Conservative news outlets
- In an op-ed, Newsmax editor Chris Ruddy, who is reportedly a Trump confidante, called the GOP bill flawed and compared it to Obamacare because of its reliance on the private insurance market. Ruddy urged Trump to ignore the Freedom Caucus’ demands for Medicaid cuts and instead seek bipartisan bill centered around an “upgraded Medicaid system.”
- Breitbart News, which Trump strategist Steve Bannon ran for years, published headlines including, "Obamacare 2.0 Guts Enforcement, Gives Illegal Aliens Health Care Through Identity Fraud" and "Conservatives: Paul Ryan"s Healthcare Plan Replaces Obamacare with Obamacare-Lite."
- The National Review called the replacement a "disappointing start" because it doesn't repeal all of the Obamacare regulations.
Medical and patient groups
- The American Medical Association, the nation's largest physicians group, sent a letter to Congress opposing the replacement because, the organization argues, it would make coverage unattainable for vulnerable populations. "By replacing income-based premium subsidies with age-based tax credits, the AHCA will also make coverage more expensive—if not out of reach—for poor and sick Americans," said AMA President Dr. Andrew Gurman.

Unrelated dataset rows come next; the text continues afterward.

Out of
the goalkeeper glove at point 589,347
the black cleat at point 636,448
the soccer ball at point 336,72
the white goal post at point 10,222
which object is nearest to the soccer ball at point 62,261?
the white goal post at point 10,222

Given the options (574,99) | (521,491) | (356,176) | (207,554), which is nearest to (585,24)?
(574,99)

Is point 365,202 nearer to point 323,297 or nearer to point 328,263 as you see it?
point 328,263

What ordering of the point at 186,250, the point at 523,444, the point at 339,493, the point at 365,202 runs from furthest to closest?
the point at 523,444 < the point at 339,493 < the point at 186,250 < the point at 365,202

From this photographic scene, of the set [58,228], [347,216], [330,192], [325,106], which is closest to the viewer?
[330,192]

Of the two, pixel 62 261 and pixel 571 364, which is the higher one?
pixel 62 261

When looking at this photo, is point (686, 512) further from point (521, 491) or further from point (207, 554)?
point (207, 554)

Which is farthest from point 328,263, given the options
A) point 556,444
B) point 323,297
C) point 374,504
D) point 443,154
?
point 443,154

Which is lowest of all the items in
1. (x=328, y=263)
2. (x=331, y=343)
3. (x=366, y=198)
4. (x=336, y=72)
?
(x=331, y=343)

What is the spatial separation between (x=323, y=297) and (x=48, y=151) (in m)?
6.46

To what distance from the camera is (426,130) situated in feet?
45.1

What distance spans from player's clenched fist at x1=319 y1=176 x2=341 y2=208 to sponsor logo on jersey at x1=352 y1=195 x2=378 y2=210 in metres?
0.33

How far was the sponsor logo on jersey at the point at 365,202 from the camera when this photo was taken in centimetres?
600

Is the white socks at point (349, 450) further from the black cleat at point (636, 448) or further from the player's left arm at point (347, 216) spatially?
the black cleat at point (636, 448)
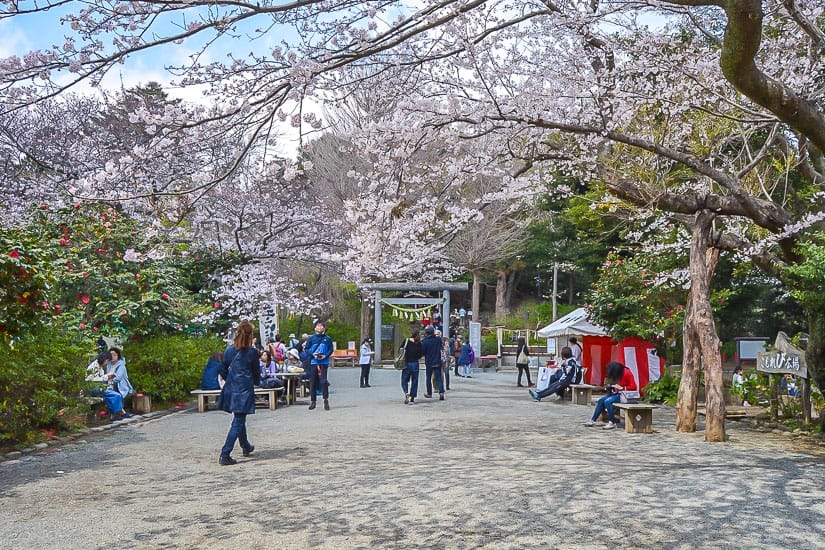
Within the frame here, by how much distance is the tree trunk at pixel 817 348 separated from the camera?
32.0 ft

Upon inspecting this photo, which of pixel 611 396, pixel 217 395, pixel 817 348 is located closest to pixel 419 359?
pixel 217 395

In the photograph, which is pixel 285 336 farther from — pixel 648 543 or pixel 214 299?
pixel 648 543

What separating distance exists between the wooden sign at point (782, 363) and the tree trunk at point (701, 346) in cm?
137

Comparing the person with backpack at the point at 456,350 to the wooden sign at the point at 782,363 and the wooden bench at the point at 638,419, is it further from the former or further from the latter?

- The American Hospital Association and six other hospital groups penned a letter to Congress with similar concerns, saying the replacement would "result in a substantial reduction in the number of Americans able to buy affordable health insurance or maintain coverage under the Medicaid program."
- The American Nurses Association, which strongly backed Obamacare, tweeted, "The #AHCA threatens health care affordability, access, & delivery for individuals across the nation. Therefore, we oppose. #ProtectOurCare"
- The AARP, which represents nearly 40 million older Americans, opposed the legislation in a letter to Congress arguing that the act would increase the cost of health care for older people. The criticism also took the form of a snarky video in which a squirrel helps explain the harmful impact of what the group calls the bill's "age tax." Older Americans generally spend more on health care, but under Obamacare, insurance companies couldn't charge them more than three times as much as younger clients. The replacement bill pushes that ratio to 5-to-1. According to the group, the age band provision is "Washington politician speak for overcharging older Americans for their health insurance while lining the insurance companies' pockets."